--- Start of SOURCE PASSAGE ---

If the source consists of 4 symbols s1, s2, s3, s4, to transmit these symbols a simple way is to use 2 bits for their representations. For example,  00 for  s1, 01 for s2, 10 for s3, and 11 for s4.

Within this article all logarithm functions mentioned will have the base of 2. So log n = log(2, n)

In general, if we have n symbols in the source, we need to use log n bits  (round up to the nearest integer if necessary) to represent all these symbols. This is because if we use m binary bits to represent n symbols, then 2 to the power of m should equal or greater than n   (2^m >= n).  Therefore by the definition of logarithm we have m >= log n.

So we need a string at least of log 4 = 2 bits to represent 4 symbols.

Example 1:  The source is still s1, s2, s3, s4. But now we assume the probability for s1 to occur is  ½, the probability for s2 is ¼, the probabilities for s3 and s4 are both 1/8.  If we accept a variable length coding scheme then we can reduce the “average length” for these symbols.

In this case we use 0 for s1, 10 for s2, 110 for s3, and 111 for s4. So the number of bits used (the length) for coding these 4 symbols are 1,  2, 3, 3 respectively.

The average length of this coding scheme is therefore  1 * ½  + 2 * ¼ + 3 * 1/8 + 3 * 1/8 = 1.75
This number is also the expected value of the code length in Probability Theory.

Finding a coding scheme with the shortest average length is one of the main goals in coding theory.

A “real life example” of  s1, s2, s3,s4 above are the sunny, cloudy, light rain,  and heavy rain weathers for a town in Florida, and the probabilities are coming from their weather statistics. In that case to tell people in New York or Toronto their current weather in Florida they only need to transmit one single symbol, and the average length is only 1.75.

--- End of SOURCE PASSAGE ---
--- Start of DATASET RECORDS ---

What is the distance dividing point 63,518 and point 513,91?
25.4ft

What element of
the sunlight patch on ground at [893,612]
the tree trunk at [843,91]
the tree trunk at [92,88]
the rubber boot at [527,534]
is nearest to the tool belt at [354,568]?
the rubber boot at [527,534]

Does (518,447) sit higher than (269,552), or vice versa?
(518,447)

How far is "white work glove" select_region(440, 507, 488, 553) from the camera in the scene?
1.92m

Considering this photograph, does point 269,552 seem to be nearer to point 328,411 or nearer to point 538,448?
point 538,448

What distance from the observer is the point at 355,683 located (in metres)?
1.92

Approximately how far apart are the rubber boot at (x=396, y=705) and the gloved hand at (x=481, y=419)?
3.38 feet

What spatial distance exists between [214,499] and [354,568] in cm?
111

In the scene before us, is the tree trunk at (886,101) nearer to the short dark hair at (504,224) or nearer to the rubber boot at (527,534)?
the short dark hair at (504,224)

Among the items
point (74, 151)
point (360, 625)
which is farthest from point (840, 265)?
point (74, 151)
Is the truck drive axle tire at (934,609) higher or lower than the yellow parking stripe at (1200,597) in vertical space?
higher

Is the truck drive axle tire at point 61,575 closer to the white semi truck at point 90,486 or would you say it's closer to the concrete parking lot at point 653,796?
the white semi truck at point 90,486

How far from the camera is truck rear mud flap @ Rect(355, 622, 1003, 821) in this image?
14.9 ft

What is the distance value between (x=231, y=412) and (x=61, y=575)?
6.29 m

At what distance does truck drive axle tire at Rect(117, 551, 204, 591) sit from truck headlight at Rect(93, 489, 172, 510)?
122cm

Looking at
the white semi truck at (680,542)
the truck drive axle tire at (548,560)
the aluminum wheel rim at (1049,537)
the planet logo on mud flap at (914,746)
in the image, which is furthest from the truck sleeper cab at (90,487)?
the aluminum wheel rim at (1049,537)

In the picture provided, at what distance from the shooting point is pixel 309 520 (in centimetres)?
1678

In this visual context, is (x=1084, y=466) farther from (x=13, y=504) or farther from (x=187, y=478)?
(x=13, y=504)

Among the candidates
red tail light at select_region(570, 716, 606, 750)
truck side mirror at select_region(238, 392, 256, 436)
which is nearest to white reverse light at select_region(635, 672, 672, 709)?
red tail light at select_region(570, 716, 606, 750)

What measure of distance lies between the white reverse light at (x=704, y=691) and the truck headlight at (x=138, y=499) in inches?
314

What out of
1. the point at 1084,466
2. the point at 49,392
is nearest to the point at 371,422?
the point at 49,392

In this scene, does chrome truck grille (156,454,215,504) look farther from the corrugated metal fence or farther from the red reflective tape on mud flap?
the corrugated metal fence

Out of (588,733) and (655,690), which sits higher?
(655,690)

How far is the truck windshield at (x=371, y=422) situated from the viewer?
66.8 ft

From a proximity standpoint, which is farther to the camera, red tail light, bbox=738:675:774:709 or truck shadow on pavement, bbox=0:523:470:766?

--- End of DATASET RECORDS ---

_TO BE DONE_
a) In the records, replace "truck windshield" with "truck cab window" in the lines from the one containing "Among the candidates" through the end of the records, and write those lines out again with nothing else changed.
b) Pick up the passage on variable-length symbol coding and continue it from its last sentence.

_EXERCISE ANSWERS_
a)
Among the candidates
red tail light at select_region(570, 716, 606, 750)
truck side mirror at select_region(238, 392, 256, 436)
which is nearest to white reverse light at select_region(635, 672, 672, 709)?
red tail light at select_region(570, 716, 606, 750)

What measure of distance lies between the white reverse light at (x=704, y=691) and the truck headlight at (x=138, y=499) in inches?
314

What out of
1. the point at 1084,466
2. the point at 49,392
is nearest to the point at 371,422?
the point at 49,392

In this scene, does chrome truck grille (156,454,215,504) look farther from the corrugated metal fence or farther from the red reflective tape on mud flap?
the corrugated metal fence

Out of (588,733) and (655,690), which sits higher?
(655,690)

How far is the truck cab window at (x=371, y=422) situated from the viewer?
66.8 ft

From a proximity standpoint, which is farther to the camera, red tail light, bbox=738:675:774:709 or truck shadow on pavement, bbox=0:523:470:766?

b)
This variable length transmission does have its own disadvantages. It is more difficult for the receiving end to decode the message. Furthermore, it may cause some confusion or ambiguity when decoding the message.  For example, once you use 10 for s2, you can’t use 101 or 100 for the other symbols unless you have another means to resolve the ambiguity.  Since there is no stop bit to mark the symbol boundary the coded message may in some case be interpreted in more than one way if 10 appear once more as a prefix (or the front part) of the codeword for another symbol.

The solution is to restrict your coding scheme to “prefix-free”. In other words, a symbol’s code can not appear again as a prefix of the codeword for another symbol.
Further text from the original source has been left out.